Last week in Bajo Flores, the neighbourhood of San Lorenzo's stadium, football returned with an uncommon display of fluidity and grit with a deserved 2-1 victory for los Santos over Colon from Santa Fé. My lack of updates mirrored the under-performing, at times absent, and more or less struggling San Lorenzo side. New signings over the summer, 17 in total, along with a longer list of players cut contributed to Manager Caruso's calls for calm after the team's slow start. Weeks of on-and-off intense rain and two transfer started by Argentina's tax-man AFIP were also to blame.
Football, despite all the attention on Messi's dazzling dribbling skills and curving free-kicks or Ronaldo's solo runs at defenders, is a team sport. Familiarity and a shared 'understanding' of how to move the ball forward a disputes nd collectively occupy space can lead to more success than any 'star' ever could bring – ignoring that most stars fail to have an impact in the modern game without their supporting cast. Messi's performance with Argentina, until recently, is a testament to the sport's duality: individual talent vs. collective effort and intelligence.

Collected material |
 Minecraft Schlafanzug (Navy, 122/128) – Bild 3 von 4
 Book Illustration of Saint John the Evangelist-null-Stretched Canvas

Apply what you read |
A. Set down everything in the San Lorenzo passage from "Football, despite all" down to "effort and intelligence.", word for word.
B. Resume the San Lorenzo passage after its last sentence.
The listing is from another source.

Response list |
A.
Football, despite all the attention on Messi's dazzling dribbling skills and curving free-kicks or Ronaldo's solo runs at defenders, is a team sport. Familiarity and a shared 'understanding' of how to move the ball forward a disputes nd collectively occupy space can lead to more success than any 'star' ever could bring – ignoring that most stars fail to have an impact in the modern game without their supporting cast. Messi's performance with Argentina, until recently, is a testament to the sport's duality: individual talent vs. collective effort and intelligence.

B.
Nearly five weeks ago in Cordoba, San Lorenzo's attacking hopes were ruptured along with the ligaments of 'Pipi' Romagnoli's left knee in an otherwise uneventful 0-0. Then San Lorenzo lost at home, something that had yet to happen to Caruso at the Nuevo Gasómetro, 0-1 to Estudiantes de La Plata. Another underwhelming performance, San Lorenzo failing to find any offensive creativity; unexceptionable for a “Grande” in Argentina. Doubts were growing about Caruso. Viggo Mortenson, the most internationally recognizable Cuervo, even participated in the media critique – claiming that Caruso's line-ups had been uninspiring and unfit for San Lorenzo's history. Caruso retaliated before a mildly genial resolution was orchestrated by the media who had created the crisis. In the bars and terraces, debate raged about the merits of Caruso's training – never really the most informed places to look for tactical advice, but certainly the most passionate and entertaining. I've heard that San Lorenzo has a team comparable to Barcelona and that it's been Caruso holding them back.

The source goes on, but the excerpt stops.